Thursday, June 10, 2010

cold

Everything is wrong today, and I can't explain any of it. I want to crawl back to the safe, quiet comfort of my bed and sleep until everything in this world has ended. My eyes burn and my head aches; my heart inexplicably joins the clamor and discomfort. There is no damnation, no redemption - no ascent or descent; only this numbing, burning greyness. It does not matter what tomorrow brings or does not bring. Tomorrow could bring perfection and nothing inside of me is convinced I would feel any differently.
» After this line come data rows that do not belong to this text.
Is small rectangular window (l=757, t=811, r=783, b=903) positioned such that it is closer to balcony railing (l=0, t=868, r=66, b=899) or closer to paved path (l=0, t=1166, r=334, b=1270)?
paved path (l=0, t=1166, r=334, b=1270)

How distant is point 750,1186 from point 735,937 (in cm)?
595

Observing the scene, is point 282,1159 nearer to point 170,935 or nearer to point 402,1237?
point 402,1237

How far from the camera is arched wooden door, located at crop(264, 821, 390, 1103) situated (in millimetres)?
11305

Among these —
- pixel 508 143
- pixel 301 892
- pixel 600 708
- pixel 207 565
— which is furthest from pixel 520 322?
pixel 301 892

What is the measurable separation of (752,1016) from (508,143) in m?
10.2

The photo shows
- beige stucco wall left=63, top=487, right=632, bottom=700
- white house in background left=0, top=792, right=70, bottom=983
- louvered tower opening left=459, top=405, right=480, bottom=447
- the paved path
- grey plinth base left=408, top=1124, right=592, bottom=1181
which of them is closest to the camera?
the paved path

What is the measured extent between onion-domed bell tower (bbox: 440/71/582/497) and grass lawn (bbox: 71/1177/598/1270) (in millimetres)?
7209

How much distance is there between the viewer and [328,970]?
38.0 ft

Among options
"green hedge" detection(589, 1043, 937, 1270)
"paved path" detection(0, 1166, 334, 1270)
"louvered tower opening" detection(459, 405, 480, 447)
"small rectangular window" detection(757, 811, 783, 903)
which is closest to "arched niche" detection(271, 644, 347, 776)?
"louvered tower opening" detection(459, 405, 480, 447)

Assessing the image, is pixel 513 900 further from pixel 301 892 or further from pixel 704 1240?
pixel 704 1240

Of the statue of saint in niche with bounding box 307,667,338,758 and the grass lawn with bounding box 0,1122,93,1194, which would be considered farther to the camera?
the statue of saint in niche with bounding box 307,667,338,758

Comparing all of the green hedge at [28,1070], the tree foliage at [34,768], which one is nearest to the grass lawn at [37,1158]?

I doubt that even he will be able to scratch the surface - make any impression or indentation in the wall of ice that is shooting up to encompass my existence, to reach over my head, forming a dome into which none can reach - nor do I wish them to. Inside, I remain alone - imperfect, yearning, cold, and hurting for reasons I cannot articulate or fully understand. I do not wish to let anyone or anything inside with me; I want nothing more than silence and peace and blessed sleep.

Part of me recognizes that I should feel worried or perhaps uneasy about the fact that I simply want to cut off everything and everyone, but I cannot muster the energy to do so. Cannot feel bad that I am silent, withdrawn, uncaring. I want to wish things were different, but that is as close as I can manage to any semblance of caring, and it is a distant echo, at best.